1. L’ordinanza impugnata va in effetti annullata senza rinvio – in conformita’ al consolidato insegnamento giurisprudenziale in proposito – posto che il ricorso, concernendo la rivisitazione di una fase ormai perenta, e’ finalizzato esclusivamente alla definizione della correttezza dell’operato della polizia giudiziaria.
2. E’ ius receptum che “Il giudice della convalida dell’arresto in flagranza deve operare con giudizio “ex ante”, avendo riguardo alla situazione in cui la polizia giudiziaria ha provveduto, senza tener conto degli elementi non conosciuti o non conoscibili della stessa, che siano successivamente emersi” (cosi’, fra le tante e di recente, Sez. 6, sent. n. 18196 del 13.04.2016, Rv. 266930).
In altri termini, sulla scorta di una disamina che non deve limitarsi ai soli requisiti formali, il giudice, oltre, appunto, a verificare il rispetto dei termini previsti dagli articoli 386 e 390 c.p.p., “deve controllare la sussistenza dei presupposti legittimanti l’eseguito arresto, ossia valutare la legittimita’ dell’operato della polizia sulla base di un controllo di ragionevolezza, in relazione allo stato di flagranza ed all’ipotizzabilita’ di uno dei reati richiamati dagli articoli 380 e 381 c.p.p., in una chiave di lettura che non deve riguardare ne’ la gravita’ indiziaria e le esigenze cautelari (valutazione questa riservata all’applicabilita’ delle misure cautelari coercitive), ne’ l’apprezzamento sulla responsabilita’ (riservato alla fase di cognizione del giudizio di merito)” (cfr. Sez. 6, sent. n. 8341 del 12.02.2015, Rv. 262502 e n. 48471 del 28.11.2013, Rv. 258230). Il che comporta che il detto giudice – sempre ragionando ex ante, sulla base degli elementi risultanti dal verbale di arresto – ha senza meno la possibilita’ di qualificare diversamente il fatto di reato rispetto a quanto ipotizzato dalla p.g., traendone le necessitate conclusioni ai fini dell’atto di cui e’ richiesto.
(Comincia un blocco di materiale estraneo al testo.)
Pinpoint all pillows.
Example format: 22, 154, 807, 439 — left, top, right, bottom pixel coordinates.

3. Facendo dunque applicazione di tali principi al caso di specie, emerge che il g.i.p., con ogni verosimiglianza condizionato dalla formulazione del capo d’incolpazione – che individua l’atto d’ufficio omesso, a causa della condotta del soggetto agente, nella verifica, ad opera del conducente, del possesso di regolare titolo di viaggio da parte del (OMISSIS) – ha inteso la contestazione in senso strettamente letterale e comunque ha omesso di considerare che, cosi’ come correttamente osservato dalla parte ricorrente, “l’attivita’ di controllo dei titoli di viaggio… non poteva certo esaurirsi nello stracciare il biglietto irregolare”, avendo infatti il conducente invitato il prevenuto, prima di ripartire, a munirsi di un valido titolo da timbrare, giusta quanto emerge dallo stesso provvedimento impugnato: donde la conclusione che l’atto d’ufficio dell’incaricato di pubblico servizio era ancora in essere, ovvero – qualora si voglia frazionare il suo comportamento – che al controllo effettuato con esito negativo doveva necessariamente seguire il passaggio ulteriore, puntualmente preannunciato dal conducente ed a cui si correla la condotta illecita del (OMISSIS).
Erronea si palesa, dunque, la qualificazione giuridica compiuta dal g.i.p. e conforme a legge l’arresto eseguito dalla p.g.

P.Q.M.

Annulla senza rinvio l’ordinanza impugnata.